» Exercise aim
Reproduce every row below with each occurrence of "swan's leg" substituted by "bird's leg" and no other change. Omit the pictures from the output.

--- start of Material provided ---

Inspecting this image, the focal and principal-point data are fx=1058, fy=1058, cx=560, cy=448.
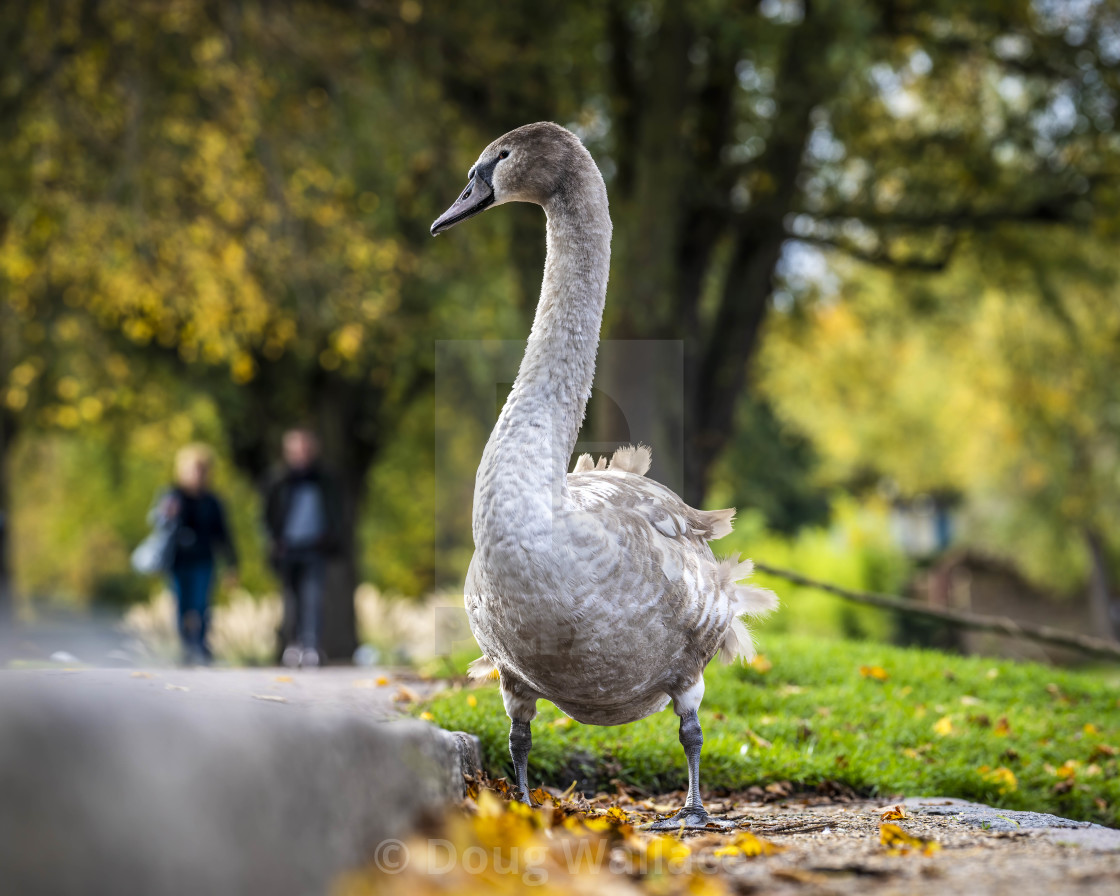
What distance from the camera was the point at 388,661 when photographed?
13.4 meters

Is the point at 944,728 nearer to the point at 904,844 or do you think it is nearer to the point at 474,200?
the point at 904,844

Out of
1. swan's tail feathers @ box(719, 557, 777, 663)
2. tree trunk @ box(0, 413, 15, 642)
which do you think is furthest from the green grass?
tree trunk @ box(0, 413, 15, 642)

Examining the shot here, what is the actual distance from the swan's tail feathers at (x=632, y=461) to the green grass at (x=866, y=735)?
143cm

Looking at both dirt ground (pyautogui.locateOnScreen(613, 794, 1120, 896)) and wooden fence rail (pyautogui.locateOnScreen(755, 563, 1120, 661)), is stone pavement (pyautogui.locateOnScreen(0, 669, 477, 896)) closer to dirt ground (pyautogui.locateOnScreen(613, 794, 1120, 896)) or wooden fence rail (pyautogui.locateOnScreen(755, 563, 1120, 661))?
dirt ground (pyautogui.locateOnScreen(613, 794, 1120, 896))

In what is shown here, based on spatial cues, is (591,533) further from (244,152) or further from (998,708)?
(244,152)

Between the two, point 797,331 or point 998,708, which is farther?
point 797,331

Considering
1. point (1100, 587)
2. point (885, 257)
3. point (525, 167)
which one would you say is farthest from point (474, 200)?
point (1100, 587)

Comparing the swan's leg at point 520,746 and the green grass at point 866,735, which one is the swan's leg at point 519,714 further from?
the green grass at point 866,735

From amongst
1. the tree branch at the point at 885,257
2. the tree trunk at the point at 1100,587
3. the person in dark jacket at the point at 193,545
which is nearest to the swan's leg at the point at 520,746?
the person in dark jacket at the point at 193,545

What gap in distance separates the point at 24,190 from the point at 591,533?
428 inches

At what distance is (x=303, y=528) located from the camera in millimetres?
10891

--- end of Material provided ---

» Solution for this task
Inspecting this image, the focal and principal-point data are fx=1058, fy=1058, cx=560, cy=448.
What distance from the camera was the point at 388,661 when photographed?
13.4 meters

Is the point at 944,728 nearer to the point at 904,844 or do you think it is nearer to the point at 474,200?
the point at 904,844

Out of
1. swan's tail feathers @ box(719, 557, 777, 663)
2. tree trunk @ box(0, 413, 15, 642)
which do you think is furthest from the green grass?
tree trunk @ box(0, 413, 15, 642)

Examining the shot here, what is the actual distance from the swan's tail feathers at (x=632, y=461) to the green grass at (x=866, y=735)?
143cm

Looking at both dirt ground (pyautogui.locateOnScreen(613, 794, 1120, 896)) and wooden fence rail (pyautogui.locateOnScreen(755, 563, 1120, 661)), is stone pavement (pyautogui.locateOnScreen(0, 669, 477, 896)) closer to dirt ground (pyautogui.locateOnScreen(613, 794, 1120, 896)) or wooden fence rail (pyautogui.locateOnScreen(755, 563, 1120, 661))?
dirt ground (pyautogui.locateOnScreen(613, 794, 1120, 896))

In what is shown here, based on spatial cues, is (591,533) further from (244,152) or further from (998,708)?
(244,152)

Between the two, point 797,331 or point 998,708, which is farther?
point 797,331

Considering
1. point (1100, 587)
2. point (885, 257)
3. point (525, 167)
which one would you say is farthest from point (474, 200)?
point (1100, 587)

Comparing the bird's leg at point 520,746 and the green grass at point 866,735, which one is the bird's leg at point 519,714 further from?
the green grass at point 866,735

From amongst
1. the tree branch at the point at 885,257
2. the tree trunk at the point at 1100,587
3. the person in dark jacket at the point at 193,545
which is nearest to the bird's leg at the point at 520,746?
the person in dark jacket at the point at 193,545

What gap in distance separates the point at 24,190 from the point at 591,533?
428 inches

At what distance is (x=303, y=528) located from the camera in millimetres?
10891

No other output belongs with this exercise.